Building on that, Ed said he wants to concentrate on four things in his new position:
- Embrace technology to make operations more effective and efficient.
- Tap the “collective genius” within the organization, among both employees and members, to build common ground and make a stronger co-op and community.
- Qualify the economic investment in the business: “You give us a dollar, what do you get back?”
- Qualify the social investment in the business: “You give us a dollar, what does it do for our community?”

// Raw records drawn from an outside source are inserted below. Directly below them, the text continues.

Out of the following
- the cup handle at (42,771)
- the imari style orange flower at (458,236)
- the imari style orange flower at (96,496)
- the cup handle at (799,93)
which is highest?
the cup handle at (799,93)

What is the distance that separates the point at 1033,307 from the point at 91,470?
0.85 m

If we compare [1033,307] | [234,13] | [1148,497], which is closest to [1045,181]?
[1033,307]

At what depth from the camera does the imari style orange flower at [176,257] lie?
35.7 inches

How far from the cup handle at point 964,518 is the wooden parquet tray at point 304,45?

Meet Ed Fox, Hanover Co-op GM
In the weeks ahead, Ed invites Co-op members and shoppers to stop by to meet and talk. Look for him in the stores at the following dates and times:
✓ Thursday, October 20, 11 a.m.–1 p.m., Lebanon Store
✓ Thursday, November 3, 11 a.m.–1 p.m., Hanover Store
✓ Thursday, November 17, 11 a.m.–1 p.m., White River Junction Store
✓ Thursday, December 1, 11 a.m.–1 p.m., Lebanon Store
✓ Thursday, December 15, 11 a.m.–1 p.m., Hanover Store
✓ Thursday, January 5, 5–7 p.m., Lebanon
✓ Saturday, January 7, 8–10 a.m., Hanover
✓ Thursday, January, 19, 5–7 p.m., White River
✓ Saturday, January 28, 8–10 a.m., Lebanon
✓ Thursday, February 2, 5–7 p.m., Hanover
Of course, true to Ed’s personality, free samples will be there, too.
“Feeding people is what we’re all about,” Ed said, smiling. “Everybody’s gotta eat.”